Enabling-more-agents-for-Batch-RL-and-cleanup (#258)

allowing for the last training batch drawn to be smaller than batch_size + adding support for more agents in BatchRL by adding softmax with temperature to the corresponding heads + adding a CartPole_QR_DQN preset with a golden test + cleanups
2025-12-18 11:40:18 +01:00 · 2019-03-21 16:10:29 +02:00
parent abec59f367
commit 6e08c55ad5
24 changed files with 152 additions and 69 deletions
--- a/rl_coach/agents/categorical_dqn_agent.py
+++ b/rl_coach/agents/categorical_dqn_agent.py
@@ -84,8 +84,8 @@ class CategoricalDQNAgent(ValueOptimizationAgent):
    # prediction's format is (batch,actions,atoms)
    def get_all_q_values_for_states(self, states: StateType):
        if self.exploration_policy.requires_action_values():
-            prediction = self.get_prediction(states)
-            q_values = self.distribution_prediction_to_q_values(prediction)
+            q_values = self.get_prediction(states,
+                                           outputs=self.networks['main'].online_network.output_heads[0].q_values)
        else:
            q_values = None
        return q_values
@@ -105,9 +105,9 @@ class CategoricalDQNAgent(ValueOptimizationAgent):

        # select the optimal actions for the next state
        target_actions = np.argmax(self.distribution_prediction_to_q_values(distributional_q_st_plus_1), axis=1)
-        m = np.zeros((self.ap.network_wrappers['main'].batch_size, self.z_values.size))
+        m = np.zeros((batch.size, self.z_values.size))

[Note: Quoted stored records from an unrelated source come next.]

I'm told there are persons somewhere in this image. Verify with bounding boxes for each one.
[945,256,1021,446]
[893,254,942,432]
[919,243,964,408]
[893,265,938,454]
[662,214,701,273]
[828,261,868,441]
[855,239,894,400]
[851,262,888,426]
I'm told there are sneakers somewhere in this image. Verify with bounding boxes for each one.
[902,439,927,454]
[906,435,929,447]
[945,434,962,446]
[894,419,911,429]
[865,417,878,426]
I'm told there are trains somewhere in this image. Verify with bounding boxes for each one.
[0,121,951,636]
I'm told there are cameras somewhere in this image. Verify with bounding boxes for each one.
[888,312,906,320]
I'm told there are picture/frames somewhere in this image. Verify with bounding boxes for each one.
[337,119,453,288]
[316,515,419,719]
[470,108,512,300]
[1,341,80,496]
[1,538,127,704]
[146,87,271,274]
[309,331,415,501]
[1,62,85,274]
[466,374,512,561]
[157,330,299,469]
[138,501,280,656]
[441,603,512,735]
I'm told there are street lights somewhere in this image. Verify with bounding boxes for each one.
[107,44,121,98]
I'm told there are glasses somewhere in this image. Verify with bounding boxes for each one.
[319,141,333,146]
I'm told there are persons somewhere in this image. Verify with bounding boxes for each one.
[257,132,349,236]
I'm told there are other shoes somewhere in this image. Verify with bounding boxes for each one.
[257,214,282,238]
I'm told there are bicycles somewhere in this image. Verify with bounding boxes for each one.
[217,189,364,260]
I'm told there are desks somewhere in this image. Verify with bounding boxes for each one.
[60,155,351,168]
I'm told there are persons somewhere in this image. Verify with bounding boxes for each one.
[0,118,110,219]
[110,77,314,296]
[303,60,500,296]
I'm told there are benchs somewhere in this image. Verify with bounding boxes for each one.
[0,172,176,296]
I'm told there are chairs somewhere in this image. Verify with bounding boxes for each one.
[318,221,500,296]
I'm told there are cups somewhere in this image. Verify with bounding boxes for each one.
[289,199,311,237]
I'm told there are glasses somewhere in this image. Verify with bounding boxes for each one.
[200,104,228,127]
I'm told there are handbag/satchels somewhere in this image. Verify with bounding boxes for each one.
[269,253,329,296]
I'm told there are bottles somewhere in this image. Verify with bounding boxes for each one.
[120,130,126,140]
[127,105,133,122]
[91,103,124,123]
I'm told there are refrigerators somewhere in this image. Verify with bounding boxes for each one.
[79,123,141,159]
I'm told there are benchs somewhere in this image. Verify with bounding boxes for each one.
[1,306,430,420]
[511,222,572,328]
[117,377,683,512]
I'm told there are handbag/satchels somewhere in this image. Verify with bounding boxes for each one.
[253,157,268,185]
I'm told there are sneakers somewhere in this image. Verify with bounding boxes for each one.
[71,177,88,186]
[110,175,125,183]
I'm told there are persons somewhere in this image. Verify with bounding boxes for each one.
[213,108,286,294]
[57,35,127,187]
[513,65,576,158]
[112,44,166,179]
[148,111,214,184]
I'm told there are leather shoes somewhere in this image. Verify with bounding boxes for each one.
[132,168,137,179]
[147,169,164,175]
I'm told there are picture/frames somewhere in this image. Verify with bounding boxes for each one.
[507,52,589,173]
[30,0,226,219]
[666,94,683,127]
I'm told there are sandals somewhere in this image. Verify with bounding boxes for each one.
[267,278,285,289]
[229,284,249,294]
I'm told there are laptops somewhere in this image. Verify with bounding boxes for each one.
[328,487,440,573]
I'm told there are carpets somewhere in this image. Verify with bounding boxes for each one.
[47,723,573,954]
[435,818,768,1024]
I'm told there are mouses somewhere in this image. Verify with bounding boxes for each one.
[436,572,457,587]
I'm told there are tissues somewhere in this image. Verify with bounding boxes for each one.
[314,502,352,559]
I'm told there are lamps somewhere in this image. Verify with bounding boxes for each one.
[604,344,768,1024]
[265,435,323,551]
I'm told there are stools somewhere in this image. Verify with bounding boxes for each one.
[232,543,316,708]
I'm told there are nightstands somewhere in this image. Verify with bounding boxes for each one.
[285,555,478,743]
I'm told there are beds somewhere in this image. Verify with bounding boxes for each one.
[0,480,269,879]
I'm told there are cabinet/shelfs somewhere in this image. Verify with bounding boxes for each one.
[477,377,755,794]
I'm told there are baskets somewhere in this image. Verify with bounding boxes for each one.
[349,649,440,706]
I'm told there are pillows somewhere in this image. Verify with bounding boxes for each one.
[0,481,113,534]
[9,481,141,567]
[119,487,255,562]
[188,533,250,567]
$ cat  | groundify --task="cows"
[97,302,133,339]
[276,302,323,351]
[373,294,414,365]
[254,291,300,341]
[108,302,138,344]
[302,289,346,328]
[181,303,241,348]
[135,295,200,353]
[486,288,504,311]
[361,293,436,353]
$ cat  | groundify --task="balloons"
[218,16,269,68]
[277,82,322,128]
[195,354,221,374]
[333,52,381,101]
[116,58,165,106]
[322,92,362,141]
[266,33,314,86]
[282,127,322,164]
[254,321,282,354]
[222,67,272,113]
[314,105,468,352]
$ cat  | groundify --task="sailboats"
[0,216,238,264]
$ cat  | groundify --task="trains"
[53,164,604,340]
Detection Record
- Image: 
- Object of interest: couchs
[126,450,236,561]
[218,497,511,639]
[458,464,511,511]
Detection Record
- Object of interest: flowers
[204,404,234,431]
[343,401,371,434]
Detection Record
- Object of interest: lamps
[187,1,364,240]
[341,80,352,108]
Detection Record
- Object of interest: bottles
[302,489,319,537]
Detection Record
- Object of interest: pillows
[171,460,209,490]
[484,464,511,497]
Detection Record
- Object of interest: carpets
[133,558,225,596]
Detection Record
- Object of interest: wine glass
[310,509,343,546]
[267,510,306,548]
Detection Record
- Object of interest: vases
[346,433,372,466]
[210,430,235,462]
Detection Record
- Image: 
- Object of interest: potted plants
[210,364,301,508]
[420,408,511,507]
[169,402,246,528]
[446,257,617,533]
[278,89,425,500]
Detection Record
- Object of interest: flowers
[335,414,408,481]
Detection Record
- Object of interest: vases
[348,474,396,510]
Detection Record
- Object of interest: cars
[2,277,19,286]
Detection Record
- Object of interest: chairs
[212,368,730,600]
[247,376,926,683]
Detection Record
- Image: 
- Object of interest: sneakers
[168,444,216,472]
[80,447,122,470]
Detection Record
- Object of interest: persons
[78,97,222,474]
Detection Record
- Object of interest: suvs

-        batches = np.arange(self.ap.network_wrappers['main'].batch_size)
+        batches = np.arange(batch.size)

        # an alternative to the for loop. 3.7x perf improvement vs. the same code done with for looping.
        # only 10% speedup overall - leaving commented out as the code is not as clear.
@@ -120,7 +120,7 @@ class CategoricalDQNAgent(ValueOptimizationAgent):
        # bj_ = (tzj_ - self.z_values[0]) / (self.z_values[1] - self.z_values[0])
        # u_ = (np.ceil(bj_)).astype(int)
        # l_ = (np.floor(bj_)).astype(int)
-        # m_ = np.zeros((self.ap.network_wrappers['main'].batch_size, self.z_values.size))
+        # m_ = np.zeros((batch.size, self.z_values.size))
        # np.add.at(m_, [batches, l_],
        #           np.transpose(distributional_q_st_plus_1[batches, target_actions], (1, 0)) * (u_ - bj_))
        # np.add.at(m_, [batches, u_],